= About this task =
Output all of the data exactly as it appears, but leave out any pictures it contains.

= Data below =
§
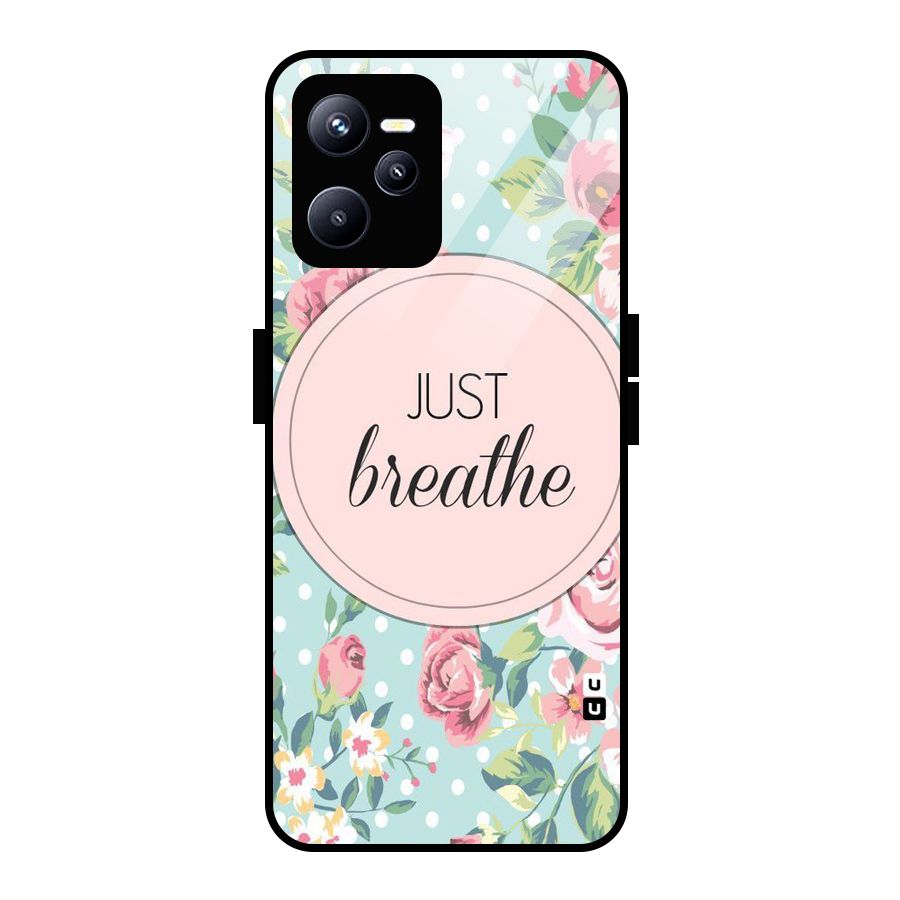 Floral Bloom Glass Back Case for Realme C35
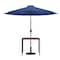 Flash Furniture Faux Teak 35" Patio Table-Navy Umbrella & Base XU-DG-UH8100-UB19BNV-GG - alternate 3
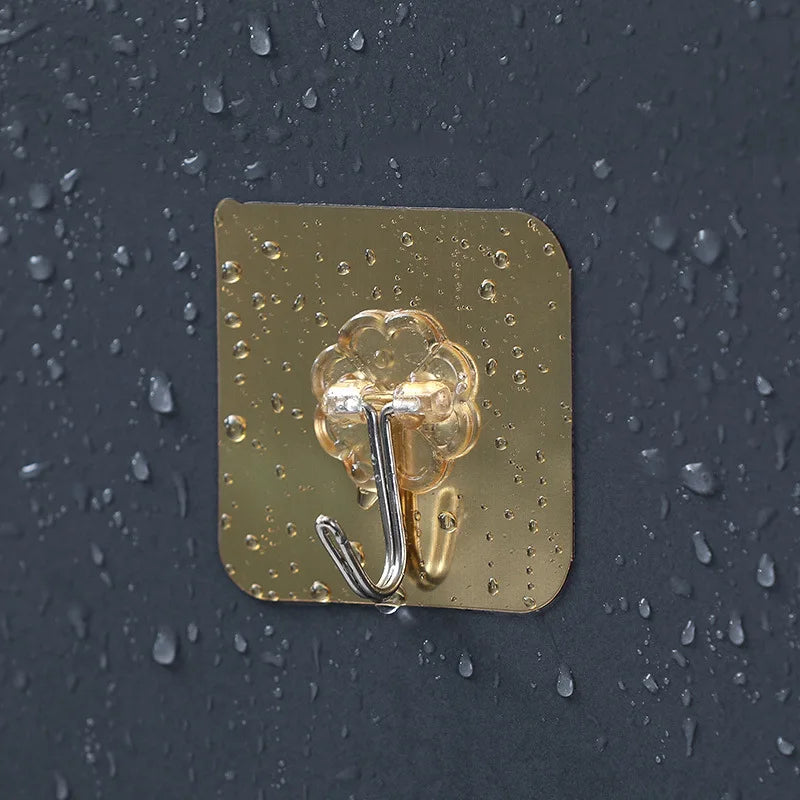 Professional Waterproof and Oil Proof Bathroom Kitchen Adhesive Wall Hooks Transparent Wall Hooks for Household Use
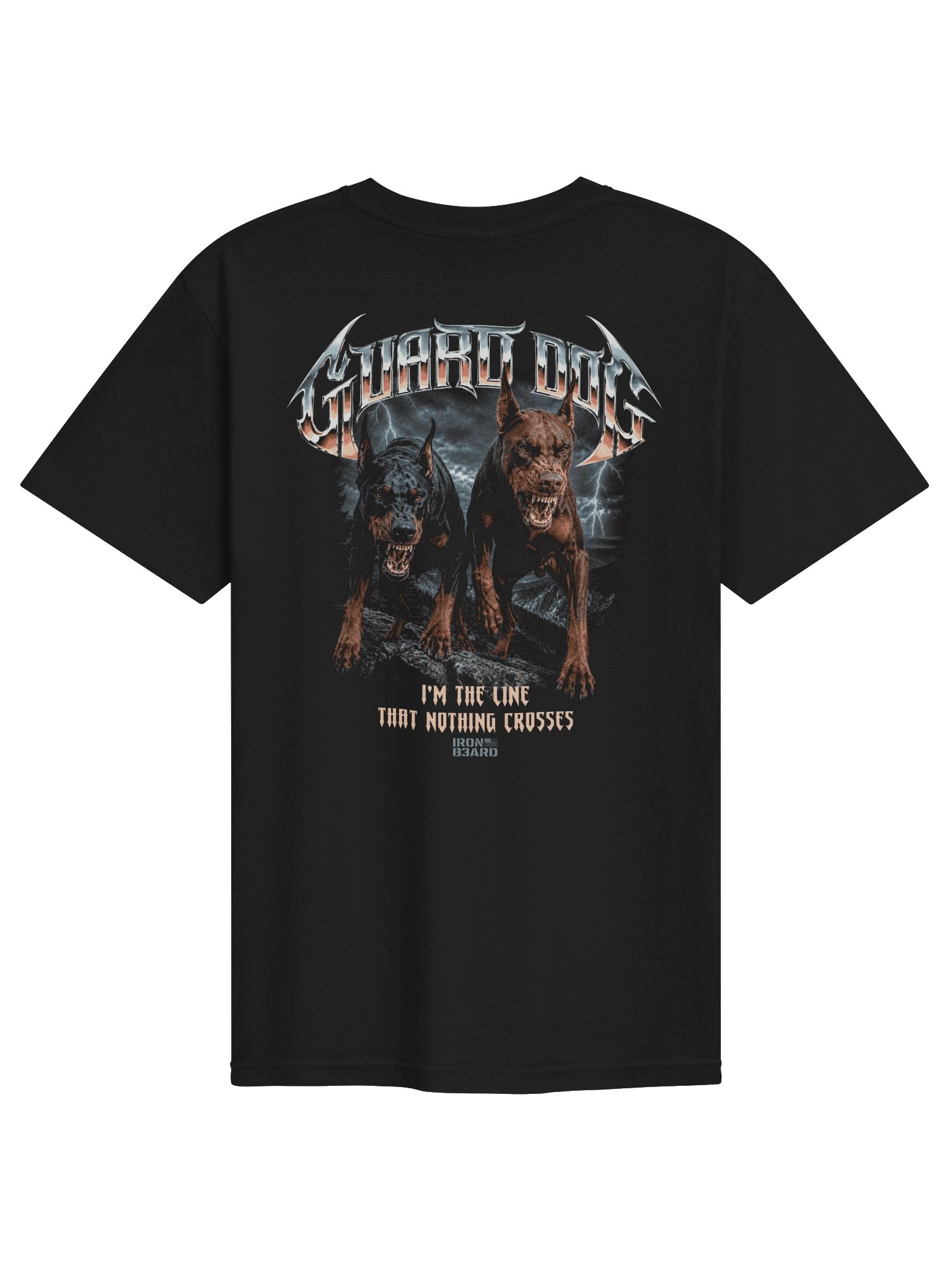 IR0N B3ARD Guard Dog Heavyweight T-Shirt product image (2)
§
= Answer to the problem =
 Floral Bloom Glass Back Case for Realme C35
 Flash Furniture Faux Teak 35" Patio Table-Navy Umbrella & Base XU-DG-UH8100-UB19BNV-GG - alternate 3
 Professional Waterproof and Oil Proof Bathroom Kitchen Adhesive Wall Hooks Transparent Wall Hooks for Household Use
 IR0N B3ARD Guard Dog Heavyweight T-Shirt product image (2)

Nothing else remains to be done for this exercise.